00:02:50.700 A notable difference is that Steep performs fast type checking, while Sorbet is relatively slower. This performance difference can largely be attributed to the implementation language: Steep is written in Ruby, while Sorbet is implemented in C++. As a result, the overhead of checking subtyping relations structurally can impact performance.
00:03:32.230 I would now like to dive into a demonstration. Let's start with a very simple Ruby program that consists of only two classes. Initially, I'll show how Steep catches type errors in basic operations. For example, if we try to add a string to an integer, Steep will flag this as an objection since it mandates that only integers should be added.

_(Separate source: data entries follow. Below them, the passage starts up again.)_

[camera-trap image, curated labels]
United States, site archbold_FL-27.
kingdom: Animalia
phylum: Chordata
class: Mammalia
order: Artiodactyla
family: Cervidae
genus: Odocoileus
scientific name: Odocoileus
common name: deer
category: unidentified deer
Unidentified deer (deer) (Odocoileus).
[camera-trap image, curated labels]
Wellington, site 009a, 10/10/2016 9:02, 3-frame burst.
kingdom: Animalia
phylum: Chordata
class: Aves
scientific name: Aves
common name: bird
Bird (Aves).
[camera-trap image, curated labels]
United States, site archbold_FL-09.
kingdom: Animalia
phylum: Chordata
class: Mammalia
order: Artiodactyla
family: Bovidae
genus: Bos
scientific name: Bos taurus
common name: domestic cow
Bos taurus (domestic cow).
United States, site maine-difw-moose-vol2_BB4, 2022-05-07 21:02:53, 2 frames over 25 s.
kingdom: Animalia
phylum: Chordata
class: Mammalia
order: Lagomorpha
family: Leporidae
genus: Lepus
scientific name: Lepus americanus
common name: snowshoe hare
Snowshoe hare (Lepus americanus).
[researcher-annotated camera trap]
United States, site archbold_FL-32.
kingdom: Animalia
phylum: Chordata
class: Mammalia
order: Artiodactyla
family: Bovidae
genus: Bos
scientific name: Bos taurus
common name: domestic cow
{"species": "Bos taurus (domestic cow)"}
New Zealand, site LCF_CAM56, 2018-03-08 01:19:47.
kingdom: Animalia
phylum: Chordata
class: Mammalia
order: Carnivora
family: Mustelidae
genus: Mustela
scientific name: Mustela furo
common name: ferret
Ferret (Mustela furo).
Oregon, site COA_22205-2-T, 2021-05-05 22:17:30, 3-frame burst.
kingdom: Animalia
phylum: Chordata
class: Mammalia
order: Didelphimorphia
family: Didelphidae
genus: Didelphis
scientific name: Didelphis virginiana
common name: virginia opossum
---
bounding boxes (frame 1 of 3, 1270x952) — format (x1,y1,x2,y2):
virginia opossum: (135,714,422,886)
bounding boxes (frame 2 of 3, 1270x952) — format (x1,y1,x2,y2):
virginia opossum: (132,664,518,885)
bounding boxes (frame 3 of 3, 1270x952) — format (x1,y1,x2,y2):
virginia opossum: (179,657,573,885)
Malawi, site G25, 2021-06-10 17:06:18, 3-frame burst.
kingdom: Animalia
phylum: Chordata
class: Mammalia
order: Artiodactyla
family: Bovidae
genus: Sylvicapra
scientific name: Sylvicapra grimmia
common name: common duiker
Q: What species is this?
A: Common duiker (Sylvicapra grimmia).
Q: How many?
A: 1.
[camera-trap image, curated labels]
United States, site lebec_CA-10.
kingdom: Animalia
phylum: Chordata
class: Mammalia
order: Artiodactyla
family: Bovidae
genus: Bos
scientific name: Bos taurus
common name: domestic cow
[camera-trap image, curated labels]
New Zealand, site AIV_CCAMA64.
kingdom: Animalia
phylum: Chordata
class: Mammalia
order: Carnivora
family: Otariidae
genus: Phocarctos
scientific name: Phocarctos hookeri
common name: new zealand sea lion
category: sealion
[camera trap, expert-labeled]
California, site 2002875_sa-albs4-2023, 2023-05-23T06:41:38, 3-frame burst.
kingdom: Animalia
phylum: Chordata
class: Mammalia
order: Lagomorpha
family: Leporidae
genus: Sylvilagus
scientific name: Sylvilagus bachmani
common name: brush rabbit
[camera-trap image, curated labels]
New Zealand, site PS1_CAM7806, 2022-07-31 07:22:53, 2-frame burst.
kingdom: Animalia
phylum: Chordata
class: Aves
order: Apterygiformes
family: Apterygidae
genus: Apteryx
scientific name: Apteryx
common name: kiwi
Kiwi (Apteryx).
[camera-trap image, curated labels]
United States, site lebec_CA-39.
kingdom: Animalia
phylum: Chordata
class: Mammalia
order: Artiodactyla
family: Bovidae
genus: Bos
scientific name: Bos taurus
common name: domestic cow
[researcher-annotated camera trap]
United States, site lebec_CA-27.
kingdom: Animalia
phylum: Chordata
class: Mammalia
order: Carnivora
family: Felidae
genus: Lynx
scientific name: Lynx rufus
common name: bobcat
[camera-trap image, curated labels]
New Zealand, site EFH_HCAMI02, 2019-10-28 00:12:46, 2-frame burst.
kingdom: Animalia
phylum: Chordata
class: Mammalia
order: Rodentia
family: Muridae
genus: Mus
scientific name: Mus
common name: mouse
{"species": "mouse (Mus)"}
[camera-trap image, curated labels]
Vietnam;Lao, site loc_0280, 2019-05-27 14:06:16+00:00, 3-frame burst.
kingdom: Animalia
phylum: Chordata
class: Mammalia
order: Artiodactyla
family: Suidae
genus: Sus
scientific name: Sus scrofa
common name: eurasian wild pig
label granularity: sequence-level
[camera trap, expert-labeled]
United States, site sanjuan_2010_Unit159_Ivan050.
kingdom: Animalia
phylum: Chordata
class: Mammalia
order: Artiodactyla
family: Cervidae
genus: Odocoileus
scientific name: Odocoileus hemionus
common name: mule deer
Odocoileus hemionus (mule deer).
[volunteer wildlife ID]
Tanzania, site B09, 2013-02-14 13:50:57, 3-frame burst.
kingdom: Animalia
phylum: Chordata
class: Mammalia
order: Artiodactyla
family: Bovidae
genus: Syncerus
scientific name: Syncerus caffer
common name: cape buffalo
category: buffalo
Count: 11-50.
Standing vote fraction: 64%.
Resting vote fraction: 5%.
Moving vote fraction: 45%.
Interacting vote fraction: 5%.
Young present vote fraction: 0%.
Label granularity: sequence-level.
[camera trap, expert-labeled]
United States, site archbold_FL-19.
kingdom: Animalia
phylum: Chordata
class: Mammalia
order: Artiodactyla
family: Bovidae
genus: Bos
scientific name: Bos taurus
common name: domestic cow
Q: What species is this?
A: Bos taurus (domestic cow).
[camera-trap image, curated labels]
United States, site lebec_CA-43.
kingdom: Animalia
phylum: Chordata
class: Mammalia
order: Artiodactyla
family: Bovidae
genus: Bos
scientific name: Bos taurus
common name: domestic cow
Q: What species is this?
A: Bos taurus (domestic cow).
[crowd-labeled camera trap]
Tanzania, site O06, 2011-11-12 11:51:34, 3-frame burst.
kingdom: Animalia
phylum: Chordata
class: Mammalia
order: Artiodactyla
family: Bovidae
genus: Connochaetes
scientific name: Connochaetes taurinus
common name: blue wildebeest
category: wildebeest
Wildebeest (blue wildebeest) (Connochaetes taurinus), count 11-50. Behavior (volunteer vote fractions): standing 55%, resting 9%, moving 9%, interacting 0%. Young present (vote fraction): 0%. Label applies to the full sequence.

00:04:13.380 Next, let’s complicate things a bit by creating classes and checking them with Steep. I’ll define a 'Presentation' class with attributes such as title and speaker, along with their respective types. The presentation will initialize with two keyword arguments—title and speaker, and it will have a method to print information about the presentation.
00:05:06.510 To clarify the structure, we can also define accessor methods for the title and speaker without having to annotate the instance variables every time. Notably, how instance variables are defined in the class’s signature matters; it is essential for correct API behavior, as these variables might be referenced elsewhere.
00:06:00.000 Following this, I’ll implement the 'Speaker' class, incorporating fields for name and GitHub URL, where the GitHub URL is optional. We'll ensure that the methods defined here properly handle the data types expected and return the correct values. This feedback from Steep helps ensure type correctness throughout our classes.
00:06:44.890 Now, moving onto testing, I will demonstrate how to utilize these classes in a broader context. We will be able to instantiate a presentation and check if the types are correct, revealing potential issues with our definitions and ensuring we align with the expectations set by Steep.
00:07:28.670 In conclusion, I have demonstrated the functionalities of type checking in small Ruby programs, showing how defining these signatures correctly can lead to better type safety. The steps involved include writing the signature, implementing the logic, and testing with Steep’s type checker to ensure accuracy continuously.
00:08:55.790 I have also delved into type checking real-world applications, specifically a Rails application, which poses unique challenges due to its heavy reliance on metaprogramming. I've provided insights into how to efficiently apply type definitions throughout the codebase and validate them with Steep, which requires careful consideration.
00:09:50.750 As I wrap up, I'd like to mention some roadblocks we faced during the type checking process. One significant challenge was the need for better support for type libraries, as many common types were not yet defined in Steep. As the tool evolves, incorporating more types and structure can enhance its utility.
00:10:50.000 Through this presentation, it’s clear that while we made considerable progress, the path ahead is still filled with opportunities to refine type inference and support for core Ruby features, ultimately aiming for a more robust and expressive type checking experience.
00:12:40.000 Thank you for your attention, and I would be happy to take any questions you might have regarding Steep or the implementation of type checking in Ruby.
00:13:35.000 Q&A: Audience member asks about the decision to drop automatic type inference. The speaker explains that while they initially aimed for automatic inference as seen in other languages, practicality and the differences in Ruby’s dynamic environment led them to favor explicit type declarations.
00:14:18.620 The speaker emphasizes the importance of explicit types to ensure correctness and programmer awareness, valuing the balanced approach of user-defined type annotations combined with the strengths of the type system.